>> Begin Provided passage
I have decided to convert what was my ‘A Month in Politics’ post into a weekly commentary: ‘My Thoughts on the Week That Was’.
Saturday 2 May
1. The Indonesian Government legally murders two Australian citizens and then apologises to the parents for their suffering. That’s strange diplomacy.
- The Royal Commission into Unions may get itself into murky waters if it extends its inquiries into the Labor Party when it is not part of its terms of reference. A future RC into Ashbygate might be a fair retort.
- Labors Justice Spokesperson, David Feeney asks a reasonable question “why the government’s opposition to the death penalty had been removed from the ministerial direction to the Australian Federal Police” He got the “How dare you” response from the Government. Sure his timing could have been better but it is a legitimate question deserving of an honest answer. And Feeney is right on the facts.
Sunday 3 May
- On the Royal Birth. Thousands of children are born every day. Some into privilege and some into poverty. Why can’t they all be born into a society of equal opportunity?
“Surely the Monarchy belongs to our past and not our future”.
2. Budget leaks are beginning to appear. There will be cuts to welfare. The question of fairness will be paramount. So how will the Coalition justify cuts to welfare for the poor and middle classes while not being willing to tackle the tax havens of the wealthy?
>> End Provided passage
>> Begin Supplied material
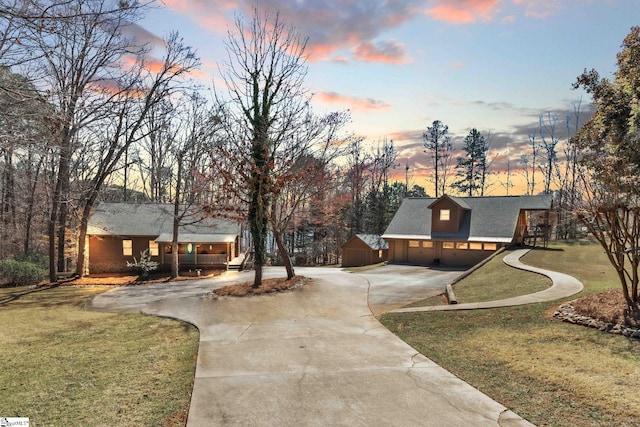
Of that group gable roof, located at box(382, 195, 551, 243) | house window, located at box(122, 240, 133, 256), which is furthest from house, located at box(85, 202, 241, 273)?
>> End Supplied material
## The exercise
In the weekly political commentary:
(a) What was the commentary's earlier post called before it became weekly?
(b) Who is named as Labor's Justice Spokesperson?
(c) According to the budget leaks, what will be cut?

## The output
(a) 'A Month in Politics'
(b) David Feeney
(c) Welfare